Emotion Recognition Deficits in Psychiatric Disorders as a Target of Non-Invasive Neuromodulation: A Systematic Review [Review]

SOURCE: Clinical EEG & Neuroscience: Official Journal of the EEG & Clinical Neuroscience Society (ENCS). 53(6):506-512, 2022 Nov.

AUTHORS: Yamada Y; Inagawa T; Hirabayashi N; Sumiyoshi T

Social cognition deficits are a core feature of psychiatric disorders, such as schizophrenia and mood disorder, and deteriorate the functionality of patients. However, no definite strategy has been established to treat social cognition (eg, emotion recognition) impairments in these illnesses. Here, we provide a systematic review of the literature regarding transcranial direct current stimulation (tDCS) and repetitive transcranial magnetic stimulation (rTMS) for the treatment of social cognition deficits in individuals with psychiatric disorders.

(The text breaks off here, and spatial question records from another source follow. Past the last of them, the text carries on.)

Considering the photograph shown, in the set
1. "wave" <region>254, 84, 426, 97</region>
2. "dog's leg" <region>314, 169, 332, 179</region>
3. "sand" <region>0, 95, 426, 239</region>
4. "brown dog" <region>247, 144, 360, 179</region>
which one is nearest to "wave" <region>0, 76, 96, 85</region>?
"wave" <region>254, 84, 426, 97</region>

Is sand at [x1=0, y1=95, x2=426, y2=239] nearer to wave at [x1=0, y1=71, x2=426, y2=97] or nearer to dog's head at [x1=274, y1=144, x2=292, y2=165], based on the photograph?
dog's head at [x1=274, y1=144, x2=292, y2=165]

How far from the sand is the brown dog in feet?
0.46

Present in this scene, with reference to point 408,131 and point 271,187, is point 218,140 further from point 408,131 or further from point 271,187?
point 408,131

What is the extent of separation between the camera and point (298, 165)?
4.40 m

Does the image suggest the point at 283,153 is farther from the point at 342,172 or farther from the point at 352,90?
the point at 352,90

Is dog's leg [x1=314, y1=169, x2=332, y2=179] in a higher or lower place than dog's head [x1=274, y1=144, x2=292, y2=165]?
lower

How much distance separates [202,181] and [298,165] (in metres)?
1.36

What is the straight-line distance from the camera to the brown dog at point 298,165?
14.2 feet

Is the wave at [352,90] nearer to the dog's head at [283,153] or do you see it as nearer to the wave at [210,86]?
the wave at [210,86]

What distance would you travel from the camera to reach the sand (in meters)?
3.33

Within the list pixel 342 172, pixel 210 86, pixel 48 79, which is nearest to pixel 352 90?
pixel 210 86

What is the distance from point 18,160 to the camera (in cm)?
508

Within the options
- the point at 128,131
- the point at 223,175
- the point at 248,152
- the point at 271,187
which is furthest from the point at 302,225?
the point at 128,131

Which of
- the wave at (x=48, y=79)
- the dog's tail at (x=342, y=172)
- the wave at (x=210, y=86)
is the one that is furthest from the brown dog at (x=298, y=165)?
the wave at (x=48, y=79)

METHODS: A literature search was conducted on English articles identified by PubMed, PsycINFO, and Web of Science databases, according to the guidelines of the PRISMA statement. We defined the inclusion criteria as follows: (1) randomized controlled trials (RCTs), (2) targeting patients with psychiatric disorders (included in F20-F39 of the 10th revision of the International Statistical Classification of Diseases and Related Health Problems [ICD-10]), (3) evaluating the effect of tDCS or rTMS, (4) reporting at least one standardized social cognition test.

RESULTS: Five papers (3 articles on tDCS and 2 articles on rTMS) met the inclusion criteria which deal with schizophrenia or depression. The significant effects of tDCS or rTMS targeting the left dorsolateral prefrontal cortex on the emotion recognition domain were reported in patients with schizophrenia or depression. In addition, rTMS on the right inferior parietal lobe was shown to ameliorate social perception impairments of schizophrenia.

CONCLUSION: tDCS and rTMS may enhance some domains of social cognition in patients with psychiatric disorders. Further research is warranted to identify optimal parameters to maximize the cognitive benefits of these neuromodulation methods.